An older blog post, though still largely relevant in Elasticsearch 6.x, which further explains this architecture: "Hot-Warm" Architecture in Elasticsearch 5.x
I guess, specifically, this feels like possibly the wrong way to fix a performance limitation/regression in the Elasticsearch storage backend. If given time-bounding on the query, it will "automatically" optimize which indexes need to be scanned instead of walking the entire available data-set of spans.
This is all new to me I will have to experiment and do some reading. But it seems we could have one archive index (as perhaps an alias). This alias would point to one write index (archive-3) and several read indices (archive-1, archive-2). The write index would be rolled over (based on conditions - shards, time?) and put to read indices. I am not sure if the rolled over index can be automatically assigned to another alias.
After playing with rollover API here is my proposal how we could go forward and use it for archive index. If it works well we could start experimenting and use it for the main indices.
First a brief explanation of rollover API:
name-%counter or name-%date-%counterGreat news is that ES >= 6.4.4 supports is_write_index (https://www.elastic.co/guide/en/elasticsearch/reference/6.4/indices-aliases.html#aliases-write-index, https://www.elastic.co/guide/en/elasticsearch/reference/master/indices-rollover-index.html#indices-rollover-is-write-index) which allows to use an alias for writes with multiple indices. The write index in the alias has is_write_index:true. With rollover the old index stays in alias as read only. This simplifies readers and external tolling - adding the old index to separate read alias.
My proposal is to allow use two archive indices - one for writes and one for reads. By default the read index would be the same as write. This satifies a simple deployments with no extra configuration and the more complex deployments would have to create the archive aliases (or single if ES6 is used) before deploying and use cronjob with rollover.
cc @jaegertracing/elasticsearch any feedback is welcome.
The last thing we have to figure out is how to call rollover. We could use curator with a cronjob. The culrator would call rollover, parse the response and put the old index (if ES5) to read alias (I am not sure if rollover operation in curator returns an object with index info).
{"old_index":"jaeger-span-archive-000001","new_index":"jaeger-span-archive-000002","rolled_over":true,"dry_run":false,"acknowledged":true,"shards_acknowledged":true,"conditions":{"[max_age: 1s]":true,"[max_docs: 1]":false}}
I am linking an issue regarding automatic rollover API https://github.com/elastic/elasticsearch/issues/26092.
NB: are you only thinking of using this for archives? It seems useful for the main storage as well, since we're currently issuing queries over multiple indices, rather than a single alias, which would simplify the code & configuration.
My plan is to start with the archive index and then add option for the main storage.
that's fair, although in Cassandra there is no difference between main/archive storage implementations, just a configuration, so you would still need to make changes to the ES storage impl - are you thinking a fork or a feature flag?

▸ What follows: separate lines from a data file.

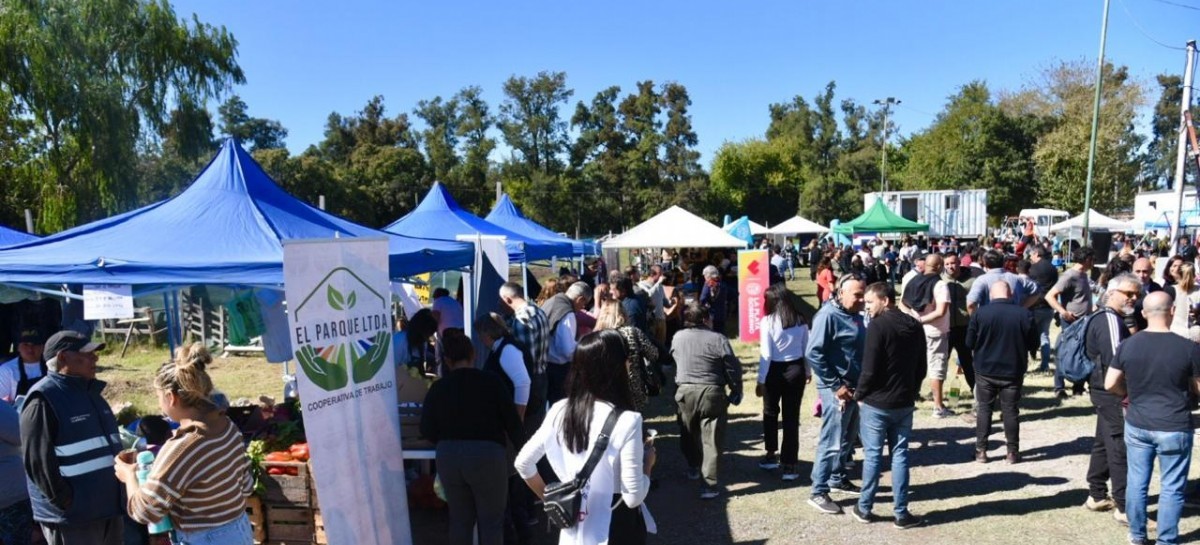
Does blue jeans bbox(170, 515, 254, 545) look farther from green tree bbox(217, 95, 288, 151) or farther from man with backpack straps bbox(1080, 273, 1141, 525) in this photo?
green tree bbox(217, 95, 288, 151)

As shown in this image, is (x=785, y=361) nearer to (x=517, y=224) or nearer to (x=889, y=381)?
(x=889, y=381)

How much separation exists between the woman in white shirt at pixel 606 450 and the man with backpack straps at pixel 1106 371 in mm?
3639

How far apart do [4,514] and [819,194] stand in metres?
53.6

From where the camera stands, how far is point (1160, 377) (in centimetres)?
413

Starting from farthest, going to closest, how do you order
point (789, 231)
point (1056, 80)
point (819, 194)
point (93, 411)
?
point (819, 194)
point (1056, 80)
point (789, 231)
point (93, 411)

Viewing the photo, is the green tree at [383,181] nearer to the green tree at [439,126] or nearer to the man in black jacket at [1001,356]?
the green tree at [439,126]

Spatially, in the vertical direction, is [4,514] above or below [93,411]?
below

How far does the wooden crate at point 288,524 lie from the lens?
4641 mm

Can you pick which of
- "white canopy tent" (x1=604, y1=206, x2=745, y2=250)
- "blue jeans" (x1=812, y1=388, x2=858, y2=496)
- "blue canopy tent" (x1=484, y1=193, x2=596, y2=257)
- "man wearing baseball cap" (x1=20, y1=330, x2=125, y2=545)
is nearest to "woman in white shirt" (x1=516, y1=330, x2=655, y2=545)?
"man wearing baseball cap" (x1=20, y1=330, x2=125, y2=545)

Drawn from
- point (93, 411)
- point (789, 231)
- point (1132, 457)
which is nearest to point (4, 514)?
point (93, 411)

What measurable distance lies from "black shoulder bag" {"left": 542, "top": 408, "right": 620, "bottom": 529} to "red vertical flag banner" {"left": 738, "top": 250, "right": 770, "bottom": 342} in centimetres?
877

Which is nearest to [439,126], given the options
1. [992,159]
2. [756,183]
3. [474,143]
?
[474,143]

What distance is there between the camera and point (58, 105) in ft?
63.8

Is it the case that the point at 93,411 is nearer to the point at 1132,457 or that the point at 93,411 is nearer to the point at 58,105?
the point at 1132,457
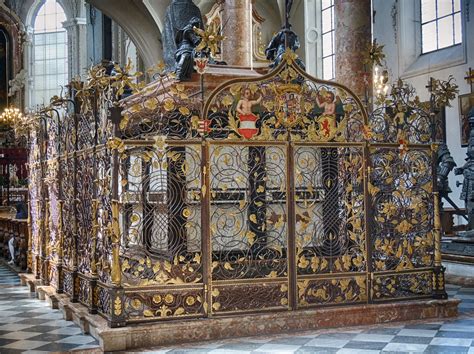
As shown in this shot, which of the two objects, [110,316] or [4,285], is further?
[4,285]

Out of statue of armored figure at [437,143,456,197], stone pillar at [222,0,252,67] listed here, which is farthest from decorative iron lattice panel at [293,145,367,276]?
statue of armored figure at [437,143,456,197]

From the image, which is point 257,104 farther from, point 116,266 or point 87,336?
point 87,336

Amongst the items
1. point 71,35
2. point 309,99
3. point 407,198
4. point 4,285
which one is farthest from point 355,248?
point 71,35

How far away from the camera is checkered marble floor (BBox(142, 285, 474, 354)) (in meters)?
6.01

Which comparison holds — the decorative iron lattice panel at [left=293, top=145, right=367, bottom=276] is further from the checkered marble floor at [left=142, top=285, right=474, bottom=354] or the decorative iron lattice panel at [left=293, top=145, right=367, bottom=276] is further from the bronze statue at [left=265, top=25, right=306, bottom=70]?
the bronze statue at [left=265, top=25, right=306, bottom=70]

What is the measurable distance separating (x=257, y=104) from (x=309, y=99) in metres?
0.54

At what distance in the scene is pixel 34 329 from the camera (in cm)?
709

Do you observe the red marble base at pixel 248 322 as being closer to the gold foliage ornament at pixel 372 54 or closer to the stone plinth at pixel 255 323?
the stone plinth at pixel 255 323

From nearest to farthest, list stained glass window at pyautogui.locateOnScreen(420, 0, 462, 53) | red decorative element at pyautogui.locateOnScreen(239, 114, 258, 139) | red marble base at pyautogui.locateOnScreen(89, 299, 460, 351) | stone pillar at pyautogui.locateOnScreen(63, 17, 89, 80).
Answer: red marble base at pyautogui.locateOnScreen(89, 299, 460, 351) → red decorative element at pyautogui.locateOnScreen(239, 114, 258, 139) → stained glass window at pyautogui.locateOnScreen(420, 0, 462, 53) → stone pillar at pyautogui.locateOnScreen(63, 17, 89, 80)

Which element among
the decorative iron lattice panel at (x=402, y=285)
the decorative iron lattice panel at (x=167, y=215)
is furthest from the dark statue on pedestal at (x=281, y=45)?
the decorative iron lattice panel at (x=402, y=285)

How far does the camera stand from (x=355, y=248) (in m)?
7.18

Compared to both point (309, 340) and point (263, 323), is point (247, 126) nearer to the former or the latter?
point (263, 323)

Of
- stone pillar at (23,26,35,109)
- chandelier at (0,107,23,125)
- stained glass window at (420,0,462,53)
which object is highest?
stone pillar at (23,26,35,109)

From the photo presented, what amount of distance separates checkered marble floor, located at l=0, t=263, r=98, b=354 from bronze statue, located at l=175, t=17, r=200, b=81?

A good question, I think a feature flag there will be a lot of similarities. Only get index names functions should by different maybe we could resolve that function in the constructor.
My main blocker here is how to get old index name after rollover and put it into the read alias. I will have to play with the curator.
@pavolloffay Would archiving traces only be supported with ES >= 6.4.4?
No, it will be supported for > 5.x. 6.4.4 just would leverage the is_write_index to have one alias for writes and reads.